Provided records:

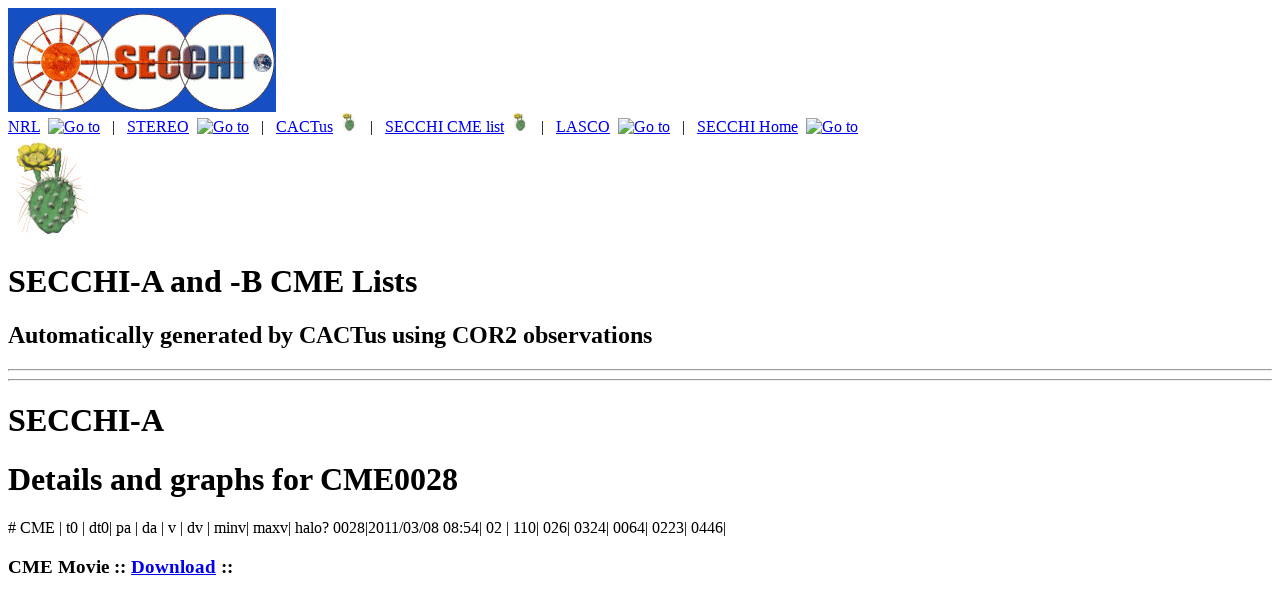

--- FILE ---
content_type: text/html; charset=UTF-8
request_url: https://secchi.nrl.navy.mil/cactus/index.php?p=SECCHI-A/2011/03/out/CME0028/CME.html
body_size: 1718
content:
<!DOCTYPE html PUBLIC "-//W3C//DTD XHTML 1.0 Transitional//EN" "http://www.w3.org/TR/xhtml1/DTD/xhmtl1-transitional.dtd">
<html xmlns="http://www.w3.org/1999/xhtml"><head><!-- Not valid xhtml 1.0 strict -->

<meta http-equiv="content-type" content="text/html; charset=utf-8"><title>CACTus SECCHI CME Homepage</title>

<meta name="keywords" content="CACTus, CME, coronal mass ejections, LASCO, SECCHI, space weather">
<meta name="description" content="">

<style type="text/css">
@import "/styles.css";
</style>
<script language="javascript" type="text/javascript" src="insertMov.js">  
</script>

<div id="secchiheader">
        <img src="/logos/SECCHIlogo.gif" alt="Secchi Logo text" />

</div>

<div id="navbar">
        <a class="nav" href="http://www.nrl.navy.mil">NRL</a>&nbsp;&nbsp;<a href="http://www.nrl.navy.mil"><img src="http://secchi.nrl.navy.mil/logos/nrl.gif" width="15" height="17" alt="Go to" /></a>
        &nbsp;&nbsp;|&nbsp;&nbsp;
        <a class="nav" href="http://www.nasa.gov/stereo" target="_blank">STEREO</a>&nbsp;&nbsp;<a href="http://www.nasa.gov/stereo" target="_blank"><img src="http://secchi.nrl.navy.mil/logos/NASA_logo.gif" alt="Go to" /></a>
        &nbsp;&nbsp;|&nbsp;&nbsp;
        <a class="nav" href="http://sidc.oma.be/cactus/" target="_blank">CACTus</a>&nbsp;&nbsp;<a href="http://sidc.oma.be/cactus/"  target="_blank"><img src="cactus_small.jpg" alt="Go to" /></a>
        &nbsp;&nbsp;|&nbsp;&nbsp;
        <a class="nav" href="http://secchi.nrl.navy.mil/cactus/">SECCHI CME list</a>&nbsp;&nbsp;<a href="http://secchi.nrl.navy.mil/cactus/"><img src="cactus_small.jpg" alt="Go to" /></a>
        &nbsp;&nbsp;|&nbsp;&nbsp;
        <a class="nav" href="http://lasco-www.nrl.navy.mil">LASCO</a>&nbsp;&nbsp;<a href="http://lasco-www.nrl.navy.mil"><img src="http://secchi.nrl.navy.mil/logos/lasco.ico" alt="Go to" /></a>
       &nbsp;&nbsp;|&nbsp;&nbsp;
        <a class="nav" href="http://secchi.nrl.navy.mil/index.php">SECCHI Home</a>&nbsp;&nbsp;<a href="http://secchi.nrl.navy.mil/index.php"><img src="http://secchi.nrl.navy.mil/logos/tinyscc.gif" alt="Go to" /></a>
</div>

<div id="header">
<div id="logo">
<a href="http://secchi.nrl.navy.mil/cactus"><img src="cactus.jpg" alt="logo" class="logo"></a>
<!--<h1>CACTUS</h1>-->
<h1>SECCHI-A and -B CME Lists</h1>
<!--<h2>A software package for 'Computer Aided CME Tracking'</h2>-->
<h2>Automatically generated by CACTus using COR2 observations</h2>
</div>
</div>

<hr>

<div id="page">  <!-- Page Begin -->
<body>
<div id="content">  <!-- Content Begin -->


 <div class="twocols">  <!-- Two Cols Begin -->
     <hr />
     <h1 class="title">SECCHI-A</h1>
     <h1 class="title">Details and graphs for CME0028</h1>
     <div class="preElement">
# CME |          t0    | dt0| pa | da |  v  |  dv | minv| maxv| halo?
  0028|2011/03/08 08:54| 02 | 110| 026| 0324| 0064| 0223| 0446|
     </div>
     <div class="col1">
       <h3 class="title">CME Movie :: <a href="http://secchi.nrl.navy.mil/cactus/SECCHI-A/2011/03/out/CME0028/CME.mov">Download</a> :: </h3>
       <p><script type="text/javascript">InsertMov("http://secchi.nrl.navy.mil/cactus/SECCHI-A/2011/03/out/CME0028/CME.mov","256","272");</script></p>
    </div> <!-- Col 1 End -->
    <div class="col2">
       <h3 class="title">Sample Image</h3>
       <p><img src="http://secchi.nrl.navy.mil/cactus/SECCHI-A/2011/03/out/CME0028/CME.jpeg" alt="CME" /></p>
    </div> <!-- Col 2 End-->
   </div> <!-- Two Cols End -->
   <div style="clear: both;"></div>
   <p><img src="http://secchi.nrl.navy.mil/cactus/SECCHI-A/2011/03/out/CME0028/speed.png" alt="Speed" /></p>
   <p><a href="http://secchi.nrl.navy.mil/cactus/index.php?p=SECCHI-A/2011/03/out/latestCMEs.html"><strong>Latest CME detections overview page</strong></a></p>

</div> <!-- Content End -->

<!-- clear: both (Object is moved below any floating object) -->
<div style="clear: both;"></div>
<hr>

<div id="footer">
<p>Send inquiries to <a href="mailto:cactus@cronus.nrl.navy.mil">Cactus Team Leader</a> <br>
        CACTUS was co-funded by <a href="http://www.esa.int/" target="_blank">ESA</a> 
        (16913/03/NL/LvH)</p>
</div>
</div> <!-- Page End-->

<div id="footer3">
<hr />
<p><font color="#111111" size="1">This is an official <a class="a2" href="http://www.navy.mil" target="_blank">U.S. Navy</a> Web Site. 
Please read the <a class="a2" href="http://www.nrl.navy.mil/content.php?P=NOTICE" target="_blank">Privacy Policy</a> and <a class="a2" href="http://security.nrl.navy.mil/disclaim.htm" target="_blank">External Link Disclaimer</a>.</font>
<br />
<a class="a2" href="http://www.onr.navy.mil" target="_blank">Office of Naval Research</a> | <a class="a2" href="http://foia.navy.mil" target="_blank">FOIA</a> | <a class="a2" href="http://www.navyjobs.com" target="_blank">Navy Recruiting</a>
</p>
</div>


</body></html>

Work instruction:
Your output must reproduce the material above in full, with no pictures.

Response to this exercise:
--- FILE ---
content_type: text/html; charset=UTF-8
request_url: https://secchi.nrl.navy.mil/cactus/index.php?p=SECCHI-A/2011/03/out/CME0028/CME.html
body_size: 1718
content:
<!DOCTYPE html PUBLIC "-//W3C//DTD XHTML 1.0 Transitional//EN" "http://www.w3.org/TR/xhtml1/DTD/xhmtl1-transitional.dtd">
<html xmlns="http://www.w3.org/1999/xhtml"><head><!-- Not valid xhtml 1.0 strict -->

<meta http-equiv="content-type" content="text/html; charset=utf-8"><title>CACTus SECCHI CME Homepage</title>

<meta name="keywords" content="CACTus, CME, coronal mass ejections, LASCO, SECCHI, space weather">
<meta name="description" content="">

<style type="text/css">
@import "/styles.css";
</style>
<script language="javascript" type="text/javascript" src="insertMov.js">  
</script>

<div id="secchiheader">
        <img src="/logos/SECCHIlogo.gif" alt="Secchi Logo text" />

</div>

<div id="navbar">
        <a class="nav" href="http://www.nrl.navy.mil">NRL</a>&nbsp;&nbsp;<a href="http://www.nrl.navy.mil"><img src="http://secchi.nrl.navy.mil/logos/nrl.gif" width="15" height="17" alt="Go to" /></a>
        &nbsp;&nbsp;|&nbsp;&nbsp;
        <a class="nav" href="http://www.nasa.gov/stereo" target="_blank">STEREO</a>&nbsp;&nbsp;<a href="http://www.nasa.gov/stereo" target="_blank"><img src="http://secchi.nrl.navy.mil/logos/NASA_logo.gif" alt="Go to" /></a>
        &nbsp;&nbsp;|&nbsp;&nbsp;
        <a class="nav" href="http://sidc.oma.be/cactus/" target="_blank">CACTus</a>&nbsp;&nbsp;<a href="http://sidc.oma.be/cactus/"  target="_blank"><img src="cactus_small.jpg" alt="Go to" /></a>
        &nbsp;&nbsp;|&nbsp;&nbsp;
        <a class="nav" href="http://secchi.nrl.navy.mil/cactus/">SECCHI CME list</a>&nbsp;&nbsp;<a href="http://secchi.nrl.navy.mil/cactus/"><img src="cactus_small.jpg" alt="Go to" /></a>
        &nbsp;&nbsp;|&nbsp;&nbsp;
        <a class="nav" href="http://lasco-www.nrl.navy.mil">LASCO</a>&nbsp;&nbsp;<a href="http://lasco-www.nrl.navy.mil"><img src="http://secchi.nrl.navy.mil/logos/lasco.ico" alt="Go to" /></a>
       &nbsp;&nbsp;|&nbsp;&nbsp;
        <a class="nav" href="http://secchi.nrl.navy.mil/index.php">SECCHI Home</a>&nbsp;&nbsp;<a href="http://secchi.nrl.navy.mil/index.php"><img src="http://secchi.nrl.navy.mil/logos/tinyscc.gif" alt="Go to" /></a>
</div>

<div id="header">
<div id="logo">
<a href="http://secchi.nrl.navy.mil/cactus"><img src="cactus.jpg" alt="logo" class="logo"></a>
<!--<h1>CACTUS</h1>-->
<h1>SECCHI-A and -B CME Lists</h1>
<!--<h2>A software package for 'Computer Aided CME Tracking'</h2>-->
<h2>Automatically generated by CACTus using COR2 observations</h2>
</div>
</div>

<hr>

<div id="page">  <!-- Page Begin -->
<body>
<div id="content">  <!-- Content Begin -->


 <div class="twocols">  <!-- Two Cols Begin -->
     <hr />
     <h1 class="title">SECCHI-A</h1>
     <h1 class="title">Details and graphs for CME0028</h1>
     <div class="preElement">
# CME |          t0    | dt0| pa | da |  v  |  dv | minv| maxv| halo?
  0028|2011/03/08 08:54| 02 | 110| 026| 0324| 0064| 0223| 0446|
     </div>
     <div class="col1">
       <h3 class="title">CME Movie :: <a href="http://secchi.nrl.navy.mil/cactus/SECCHI-A/2011/03/out/CME0028/CME.mov">Download</a> :: </h3>
       <p><script type="text/javascript">InsertMov("http://secchi.nrl.navy.mil/cactus/SECCHI-A/2011/03/out/CME0028/CME.mov","256","272");</script></p>
    </div> <!-- Col 1 End -->
    <div class="col2">
       <h3 class="title">Sample Image</h3>
       <p><img src="http://secchi.nrl.navy.mil/cactus/SECCHI-A/2011/03/out/CME0028/CME.jpeg" alt="CME" /></p>
    </div> <!-- Col 2 End-->
   </div> <!-- Two Cols End -->
   <div style="clear: both;"></div>
   <p><img src="http://secchi.nrl.navy.mil/cactus/SECCHI-A/2011/03/out/CME0028/speed.png" alt="Speed" /></p>
   <p><a href="http://secchi.nrl.navy.mil/cactus/index.php?p=SECCHI-A/2011/03/out/latestCMEs.html"><strong>Latest CME detections overview page</strong></a></p>

</div> <!-- Content End -->

<!-- clear: both (Object is moved below any floating object) -->
<div style="clear: both;"></div>
<hr>

<div id="footer">
<p>Send inquiries to <a href="mailto:cactus@cronus.nrl.navy.mil">Cactus Team Leader</a> <br>
        CACTUS was co-funded by <a href="http://www.esa.int/" target="_blank">ESA</a> 
        (16913/03/NL/LvH)</p>
</div>
</div> <!-- Page End-->

<div id="footer3">
<hr />
<p><font color="#111111" size="1">This is an official <a class="a2" href="http://www.navy.mil" target="_blank">U.S. Navy</a> Web Site. 
Please read the <a class="a2" href="http://www.nrl.navy.mil/content.php?P=NOTICE" target="_blank">Privacy Policy</a> and <a class="a2" href="http://security.nrl.navy.mil/disclaim.htm" target="_blank">External Link Disclaimer</a>.</font>
<br />
<a class="a2" href="http://www.onr.navy.mil" target="_blank">Office of Naval Research</a> | <a class="a2" href="http://foia.navy.mil" target="_blank">FOIA</a> | <a class="a2" href="http://www.navyjobs.com" target="_blank">Navy Recruiting</a>
</p>
</div>


</body></html>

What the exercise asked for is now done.